An essential arginine residue in the active-site pocket of glycogen phosporylase.

Phosphorylases a and b (EC 2.4.1.1) were inactivated by selective modification of arginyl residues on reaction with 2,3-butanedione in sodium borate buffer. The rate of inactivation was slightly greater for phosphorylase a than b. The course of inactivation followed pseudo-first-order kinetics with some deviations at low rates or at more than 60% inactivation. The rate of inactivation was first order with respect to butanedione concentration. The inactivation was partially reversible, and ultracentrifugal studies showed no change in subunit association or dissociation. Amino acid analyses indicated that several arginines were modified during inactivation and that no other amino acid was affected. Protection from inactivation was provided by the substrate glucose 1-phosphate (G1P), alone or together with the allosteric activator AMP, as well as by the competitive inhibitor UDP-glucose. The rate of inactivation of phosphorylase b was also retarded by the presence of AMP alone. Glycogen did not have any appreciable effect on inactivation. The Km of G1P for phosphorylase a remained constant over the course of inactivation, while the Km values of G1P and AMP for phosphorylase b increased. The modification of cross-linked tetragonal microcrystals of phosphorylase a followed the same trend as the enzyme in solution, although the rate of inactivation was slower.
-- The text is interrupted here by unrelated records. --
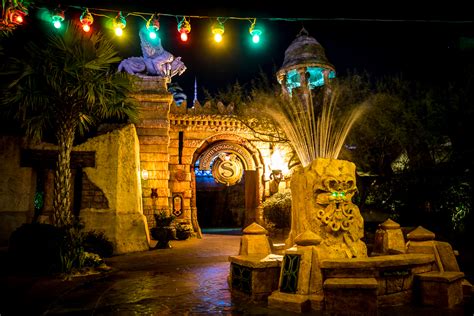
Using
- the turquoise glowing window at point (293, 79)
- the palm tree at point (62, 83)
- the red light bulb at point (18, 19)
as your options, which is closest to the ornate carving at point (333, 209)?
the palm tree at point (62, 83)

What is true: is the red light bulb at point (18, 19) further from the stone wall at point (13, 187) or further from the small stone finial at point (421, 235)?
the small stone finial at point (421, 235)

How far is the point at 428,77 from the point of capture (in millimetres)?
15289

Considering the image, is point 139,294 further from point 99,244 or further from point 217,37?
point 217,37

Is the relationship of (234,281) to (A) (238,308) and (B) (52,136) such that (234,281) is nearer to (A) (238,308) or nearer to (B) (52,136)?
(A) (238,308)

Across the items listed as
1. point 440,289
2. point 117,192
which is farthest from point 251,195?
point 440,289

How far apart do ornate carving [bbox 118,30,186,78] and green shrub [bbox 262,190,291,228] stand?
754 cm

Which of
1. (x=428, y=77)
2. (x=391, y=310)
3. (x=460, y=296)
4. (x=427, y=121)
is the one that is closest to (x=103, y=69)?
(x=391, y=310)

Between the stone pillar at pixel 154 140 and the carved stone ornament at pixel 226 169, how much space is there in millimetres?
2990

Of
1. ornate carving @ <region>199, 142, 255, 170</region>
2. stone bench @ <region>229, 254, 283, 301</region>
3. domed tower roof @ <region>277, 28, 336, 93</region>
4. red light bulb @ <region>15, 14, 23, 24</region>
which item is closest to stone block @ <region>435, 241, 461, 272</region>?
stone bench @ <region>229, 254, 283, 301</region>

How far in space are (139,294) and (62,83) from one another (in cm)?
601

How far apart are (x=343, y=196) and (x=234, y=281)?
7.95 ft

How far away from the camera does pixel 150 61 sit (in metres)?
16.8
The X-ray crystallography studies at 6 A (1 A = 0.1 nm) resolution, of butanedione-treated cross-linked tetragonal crystals of phosphorylase a showed a large new peak of electron density at the end of a long side chain in the active-site pocket. The substrates G1P and arsenate, as well as UDP-glucose, had previously been shown to bind in that location. Other, small peaks of electron density were found in locations on the outside of the protein molecule. UDP-glucose failed to bind to the active site of crystals which had been treated with butanedione, while AMP, which also binds in the active-site pocket, showed a lower occupancy. This work indicates the presence of a functional arginine residue at the binding site for G1P in glycogen phosphorylases a and b.